Thursday, October 6, 2011

hey baby, it's me again. we've got about 5 or so more weeks together - like this. you know, you - cozy inside me. you've been so active lately. you get the hiccups about twice a day and it's like this little reminder that you are in there getting ready to breath real air and grace us with your presence. you are inching your way up into my ribs more and more but you haven't been as violent as some mom's describe their kiddo's to be. we had our 35 week appointment yesterday and we learned that you have been in the same position since 22 weeks. head down, and ready to go! it sounds like there is no reason to believe you'll move, so that's great to know. since i last wrote to you, we have been to 3 of our birth classes. i've spent the last three weeks doing little "exercises" to get ready for you:
  • pelvic rocks - picture your mama on all 4's doing reverse crunches. apparently this gets you into position for labor. anterior rather than posterior is ideal... we started out in week 1 doing 50 a night, then it moved to 80, and now we are up to 100. better be worth it kid.

  • a squat - sounds easy enough right? ya, not so much. i've got to have both feet planted on the floor and holding onto nothing for 1-2 minutes per evening. balance is not my friend these days, but i will tell you i can see why this position will help you and i get through our hours of labor together... i feel so much pressure "down there" as your little (which will soon feel HUMUNGO) head packs itself down. 
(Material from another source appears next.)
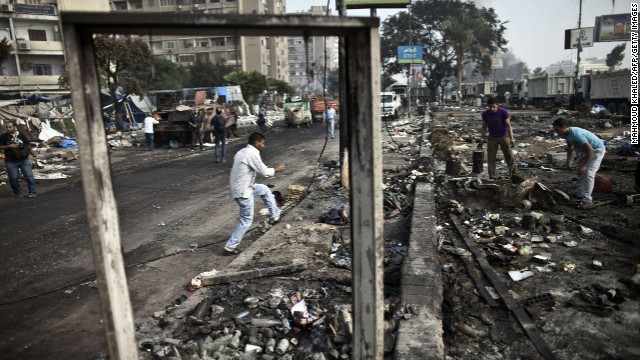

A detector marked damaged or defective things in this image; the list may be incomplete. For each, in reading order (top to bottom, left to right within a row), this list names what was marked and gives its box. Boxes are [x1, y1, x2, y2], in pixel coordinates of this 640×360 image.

charred wooden frame [60, 11, 382, 360]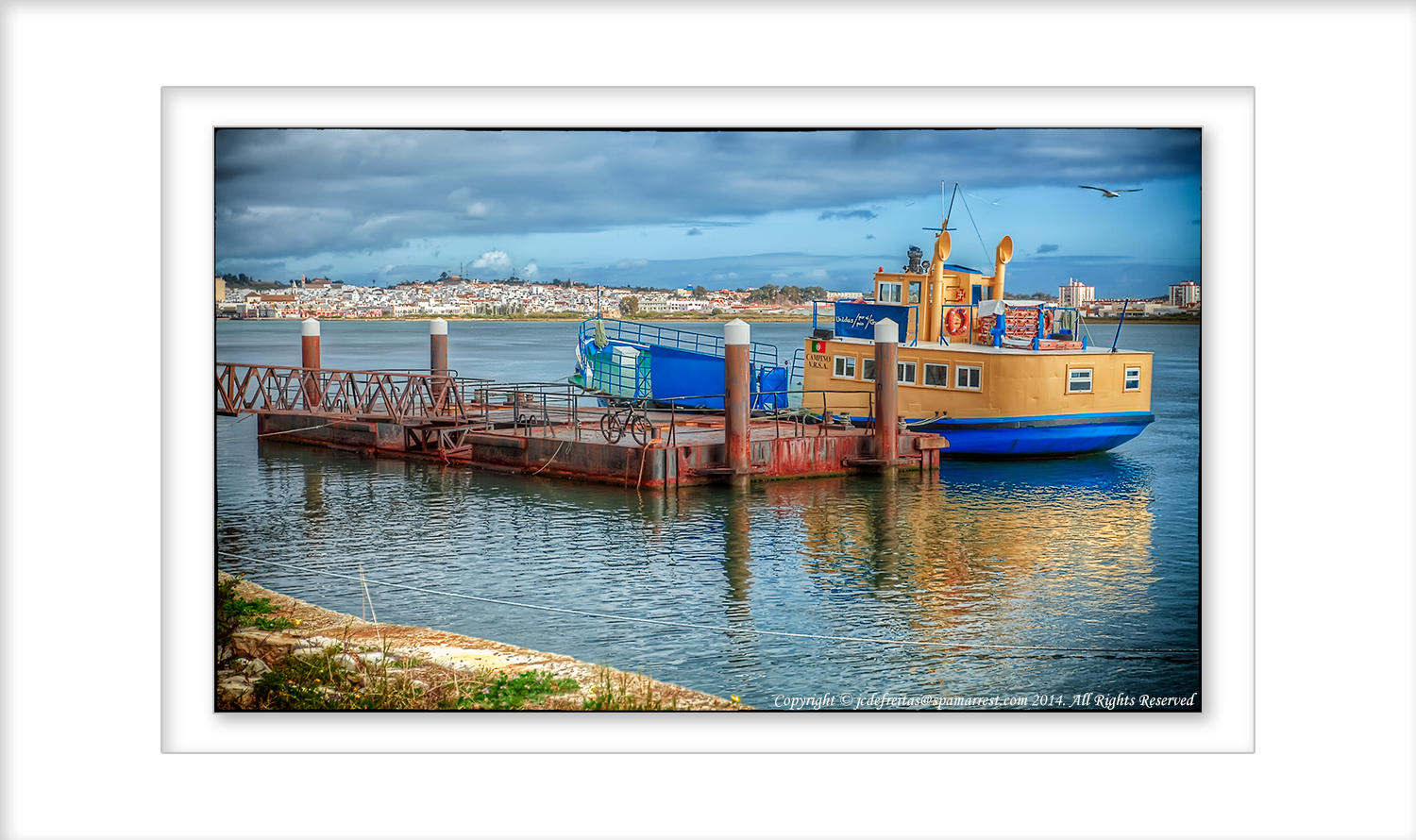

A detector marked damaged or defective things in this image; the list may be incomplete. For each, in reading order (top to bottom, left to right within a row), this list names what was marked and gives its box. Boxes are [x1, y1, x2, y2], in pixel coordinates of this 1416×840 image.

rusty barge [215, 314, 946, 487]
  • kegals - these are hard to explain to an unborn child but what i will say is i have to "strengthen my pelvic floor" and prepare for your delivery, as well as my healing post-delivery. we started out in week 1 doing 50 a night, then it moved to 100, and now we are up to 100 with 2 second breaks in between each one. good. times.
  • butterflies - these, well, i don't get. i am not really sure what i am doing and to be honest, most nights i just skip them. i figured if i don't know how to do them, and are most likely doing them wrong any way, oh well. i can't be perfect at everything.

  • 20 minutes of relaxation, alone - i consider this my "before bed" time. i try to focus on my breathing before i fall asleep. if i can squeeze a nap in, i will do it then.
  • 20 minutes of relaxation, with your daddy - this happens, maybe three times a week. this is when we actually go to bed together at the same time. we are supposed to learn how to "relax together" so that when i go into labor, he can help me focus through contractions. apparently, there will be times where i will want to do this alone, and others where i will just want him with me and present. maybe not talking to me, but just there. 
  • 20-30 minutes of exercise each night - i try to go on walks with daddy and the pups each night. realistically, this is happening less and less with the weather getting crappier and crappier. but i'm acutely aware of the benefits here. i need to just suck it up, put a coat on and grab a leash. 
  • yoga ball sitting - i try to sit on my ball at least 90 minutes per night... instead of watching TV in bed, i hop on my ball so your head will "engage in my pelvis" for labor day. i actually like this one.

  • we also have reading to do each week, along with a well rounded diet to abide by (it's called the brewer's pregnancy diet) which is great, but i feel like i have to eat a small meal every hour in order to fit all the food groups in. 




i will tell you one thing - this "prep work" is like a second job. but i do believe in what it's intended to do. i'm not complaining... too much... right?

we've been talking more and more about your arrival - and the days leading up to it. all the planning and prepping will soon be distant memories and the only thing we'll be seeing is your sweet face.

you are about to rock our world little man. i say this knowing full well it's the truth, but also not knowing the extent of it all. how could i? all i know is that i can't wait for you to be here, no matter how hard it will be. i know that our love for you will be this big, wonderful, unexplainable, unimaginable, heart-so-full-it-might-just-burst love. and i can't wait.

love,
your mama, who is also already obsessing over your circumcision.